When children who had enrolled for chemotherapy finished their treatment and went back to school, their teachers began asking: where had they been learning? Stories like this helped Taleemabad cement its place in the hospital.

But while the learning gains were becoming visible, there was another opportunity that was presenting itself to the attendants at the ward. Every day, children were becoming more and more attached to the main characters of Taleemabad. This increased to such an extent that the attendants began using the characters to coax children into the unfavorable but necessary parts of treatment. In one case, when a young girl refused to have her hair shortened due to chemotherapy, the attendant pointed to our main character’s short hairstyle. The child readily agreed.

Eventually, as staff members began using the characters more and more, they started coming across limitations. That’s when they placed a call to us. After many sessions with psychiatrists at the hospital, a special character called ‘Bano’ was born. Bano suffers from cancer and goes through all the trials and tribulations that our users in the hospital do. In the process, she communicates vital messages to the children and helps them process the reality of their illness. More importantly, Bano is now a part of our main cast and receives the ready acceptance that the rest of our characters do. Not only is she a symbol for those in the hospital, but she is also an ambassador for them, helping carry awareness of the illness to healthy households — 100,000 of them and counting across the country.
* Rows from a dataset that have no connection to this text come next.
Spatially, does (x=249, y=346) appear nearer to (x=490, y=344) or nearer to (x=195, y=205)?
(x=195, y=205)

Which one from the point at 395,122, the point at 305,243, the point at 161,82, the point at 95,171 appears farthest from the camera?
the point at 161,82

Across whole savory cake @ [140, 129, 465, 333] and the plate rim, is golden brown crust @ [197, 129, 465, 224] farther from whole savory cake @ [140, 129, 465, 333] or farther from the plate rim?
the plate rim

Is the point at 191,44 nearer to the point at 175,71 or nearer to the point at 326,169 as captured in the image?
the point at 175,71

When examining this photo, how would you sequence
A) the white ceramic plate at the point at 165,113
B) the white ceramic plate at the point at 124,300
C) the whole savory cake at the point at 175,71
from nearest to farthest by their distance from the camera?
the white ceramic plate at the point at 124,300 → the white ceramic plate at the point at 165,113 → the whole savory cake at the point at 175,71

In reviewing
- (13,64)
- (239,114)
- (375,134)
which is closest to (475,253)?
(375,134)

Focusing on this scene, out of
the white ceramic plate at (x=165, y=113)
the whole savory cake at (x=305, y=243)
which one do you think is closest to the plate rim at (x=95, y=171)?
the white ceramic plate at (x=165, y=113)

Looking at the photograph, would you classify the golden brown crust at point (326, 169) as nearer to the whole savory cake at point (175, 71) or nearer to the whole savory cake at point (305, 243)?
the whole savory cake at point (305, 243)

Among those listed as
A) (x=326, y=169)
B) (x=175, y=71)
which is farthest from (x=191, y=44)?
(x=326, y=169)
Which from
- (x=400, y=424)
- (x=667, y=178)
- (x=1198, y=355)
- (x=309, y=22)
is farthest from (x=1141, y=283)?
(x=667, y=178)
Not only is she a symbol for those in the hospital, she is an ambassador for them, helping carry awareness of the illness to healthy households — 100,000 of them and counting across the country

Despite this jubilation, a few visits to the hospital reminded us of the harsh realities of cancer. According to a doctor, 9000 children develop cancer in Pakistan, and only 3000 ever make it to a medical facility. Those that do face an uphill battle and slim chances of survival. On one of our visits a child passed away, and as she was being wheeled out, many other children in the ward inquired about what had happened, with many parents struggling to give an adequate answer. In another visit, children who I had met and used Taleemabad with a week earlier had passed away. I complained to their caregiver; they had looked healthy and happy only a week earlier. She told me that children remain children, even in the last stages of cancer.

Ultimately, this entire experience was heartbreaking and heartwarming at the same time in a way that few things in life are. The learning that the children accomplished was the prime reason why we exist as a company and devote long hours of our lives to it. But there was another inadvertent positive, one that might not be relevant in boardrooms and meetings with investors, but one that I will still quote 50 years from now— that in the last days of the illness, far from the discussions on survival chances and medication and dosage requirements, Taleemabad had helped children be children.
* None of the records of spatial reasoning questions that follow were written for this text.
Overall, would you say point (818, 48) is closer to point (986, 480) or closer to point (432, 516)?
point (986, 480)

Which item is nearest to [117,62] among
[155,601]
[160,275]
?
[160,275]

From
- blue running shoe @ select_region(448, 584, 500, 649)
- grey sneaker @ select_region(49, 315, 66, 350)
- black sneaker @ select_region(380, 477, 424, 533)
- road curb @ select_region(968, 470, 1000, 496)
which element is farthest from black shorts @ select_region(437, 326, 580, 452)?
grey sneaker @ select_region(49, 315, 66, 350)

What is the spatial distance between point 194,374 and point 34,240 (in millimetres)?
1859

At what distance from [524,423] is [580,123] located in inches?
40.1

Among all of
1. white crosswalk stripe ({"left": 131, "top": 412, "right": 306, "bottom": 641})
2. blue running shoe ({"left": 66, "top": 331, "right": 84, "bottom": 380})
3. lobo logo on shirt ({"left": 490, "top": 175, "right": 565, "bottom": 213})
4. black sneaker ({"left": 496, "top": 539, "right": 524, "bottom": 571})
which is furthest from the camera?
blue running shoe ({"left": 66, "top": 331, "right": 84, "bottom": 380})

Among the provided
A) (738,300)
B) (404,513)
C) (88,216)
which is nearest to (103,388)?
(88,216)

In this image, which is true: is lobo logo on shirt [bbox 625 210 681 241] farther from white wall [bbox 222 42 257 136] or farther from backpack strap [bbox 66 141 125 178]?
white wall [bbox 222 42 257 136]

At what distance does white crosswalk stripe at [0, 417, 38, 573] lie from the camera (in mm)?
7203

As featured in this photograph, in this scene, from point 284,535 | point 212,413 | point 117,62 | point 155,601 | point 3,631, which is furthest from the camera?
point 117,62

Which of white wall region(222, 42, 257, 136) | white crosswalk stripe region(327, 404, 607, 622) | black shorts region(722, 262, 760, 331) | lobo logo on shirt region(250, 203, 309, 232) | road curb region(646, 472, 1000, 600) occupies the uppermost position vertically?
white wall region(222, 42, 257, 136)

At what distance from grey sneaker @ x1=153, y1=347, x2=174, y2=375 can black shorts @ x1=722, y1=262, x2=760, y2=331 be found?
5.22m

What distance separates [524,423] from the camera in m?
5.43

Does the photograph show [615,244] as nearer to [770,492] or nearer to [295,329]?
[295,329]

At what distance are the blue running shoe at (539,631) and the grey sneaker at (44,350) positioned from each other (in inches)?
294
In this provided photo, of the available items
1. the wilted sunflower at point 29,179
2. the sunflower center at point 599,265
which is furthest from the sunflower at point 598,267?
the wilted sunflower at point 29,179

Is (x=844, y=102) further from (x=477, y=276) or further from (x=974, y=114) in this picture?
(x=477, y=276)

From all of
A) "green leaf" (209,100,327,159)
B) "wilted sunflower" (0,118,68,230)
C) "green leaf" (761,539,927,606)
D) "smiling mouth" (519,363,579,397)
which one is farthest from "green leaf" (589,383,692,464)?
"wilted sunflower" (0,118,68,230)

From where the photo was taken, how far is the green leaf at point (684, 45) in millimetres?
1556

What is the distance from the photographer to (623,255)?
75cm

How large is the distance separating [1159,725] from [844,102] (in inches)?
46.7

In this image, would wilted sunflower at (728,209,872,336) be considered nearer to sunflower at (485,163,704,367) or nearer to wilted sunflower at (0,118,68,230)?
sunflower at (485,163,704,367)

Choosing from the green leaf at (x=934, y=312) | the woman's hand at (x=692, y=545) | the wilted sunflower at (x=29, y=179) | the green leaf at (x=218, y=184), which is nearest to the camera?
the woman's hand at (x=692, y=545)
Often, when you strip away layer upon layer from the personality of an entrepreneur, you discover why they really do what they do. This is mine. I have spent eight years now, from building and teaching in slum schools, to traveling across Pakistan to talk to children who are out of school, to eventually running an education company, because nothing beats the joy of seeing a child happy — and good learning, fueled by curiosity, happens to be one the best ways of achieving this.
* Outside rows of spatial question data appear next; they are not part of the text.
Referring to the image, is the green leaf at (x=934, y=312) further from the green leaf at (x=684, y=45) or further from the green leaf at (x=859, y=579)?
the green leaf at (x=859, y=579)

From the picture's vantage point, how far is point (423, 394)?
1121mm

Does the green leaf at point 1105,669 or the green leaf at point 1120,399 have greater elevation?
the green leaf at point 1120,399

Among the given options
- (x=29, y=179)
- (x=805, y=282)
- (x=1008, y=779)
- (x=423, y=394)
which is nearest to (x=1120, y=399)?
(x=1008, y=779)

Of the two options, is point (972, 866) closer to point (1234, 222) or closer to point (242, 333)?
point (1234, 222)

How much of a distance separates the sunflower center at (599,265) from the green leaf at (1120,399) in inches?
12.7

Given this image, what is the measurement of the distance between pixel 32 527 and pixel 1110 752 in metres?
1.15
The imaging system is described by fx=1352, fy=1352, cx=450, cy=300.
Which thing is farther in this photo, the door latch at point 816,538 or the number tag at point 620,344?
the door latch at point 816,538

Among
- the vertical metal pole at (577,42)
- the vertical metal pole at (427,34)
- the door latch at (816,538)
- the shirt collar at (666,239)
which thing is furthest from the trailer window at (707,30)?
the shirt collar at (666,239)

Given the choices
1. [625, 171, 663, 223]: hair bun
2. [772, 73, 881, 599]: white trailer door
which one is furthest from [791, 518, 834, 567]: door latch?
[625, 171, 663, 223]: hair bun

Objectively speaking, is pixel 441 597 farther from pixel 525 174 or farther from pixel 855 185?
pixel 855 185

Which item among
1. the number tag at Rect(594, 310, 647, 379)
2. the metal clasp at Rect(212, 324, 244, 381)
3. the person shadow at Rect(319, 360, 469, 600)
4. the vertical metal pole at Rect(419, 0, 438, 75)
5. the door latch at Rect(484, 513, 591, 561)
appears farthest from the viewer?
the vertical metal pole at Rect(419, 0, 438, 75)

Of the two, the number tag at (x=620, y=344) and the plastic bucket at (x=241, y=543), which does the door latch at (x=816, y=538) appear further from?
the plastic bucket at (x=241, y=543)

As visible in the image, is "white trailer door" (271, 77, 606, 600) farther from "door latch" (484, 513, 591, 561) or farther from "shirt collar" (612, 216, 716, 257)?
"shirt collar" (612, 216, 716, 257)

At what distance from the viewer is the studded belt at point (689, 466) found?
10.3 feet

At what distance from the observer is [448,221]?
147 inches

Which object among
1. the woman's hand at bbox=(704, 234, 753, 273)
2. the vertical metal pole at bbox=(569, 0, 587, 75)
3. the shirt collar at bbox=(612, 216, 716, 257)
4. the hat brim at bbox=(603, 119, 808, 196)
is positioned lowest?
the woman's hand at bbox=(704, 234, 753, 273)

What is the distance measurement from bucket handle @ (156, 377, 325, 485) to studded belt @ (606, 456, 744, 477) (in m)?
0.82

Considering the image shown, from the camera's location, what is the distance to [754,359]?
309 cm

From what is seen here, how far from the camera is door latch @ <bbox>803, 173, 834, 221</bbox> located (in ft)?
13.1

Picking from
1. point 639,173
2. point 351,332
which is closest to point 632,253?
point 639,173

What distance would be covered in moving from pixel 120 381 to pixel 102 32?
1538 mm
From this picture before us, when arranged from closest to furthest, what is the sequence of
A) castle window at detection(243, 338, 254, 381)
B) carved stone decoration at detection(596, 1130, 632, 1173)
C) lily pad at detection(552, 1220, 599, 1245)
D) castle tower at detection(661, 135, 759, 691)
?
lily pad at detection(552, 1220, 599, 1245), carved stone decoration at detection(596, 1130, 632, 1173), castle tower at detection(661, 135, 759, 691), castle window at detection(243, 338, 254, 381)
The cancer hospital tore me in two opposite directons because it showed me both in a fleeting glance: a child undergoing chemotherapy, lifeless and far removed from what children deserve and ought to be like, and the same day, a child using Taleemabad after his chemo session and finding the capacity to smile, laugh and learn again.

For our users in the hospital, thank you for your resilience, patience, and happiness. Thank you for having reinvigorated our work. I pray that wherever you go, your strength continues to serve you as well as it does today.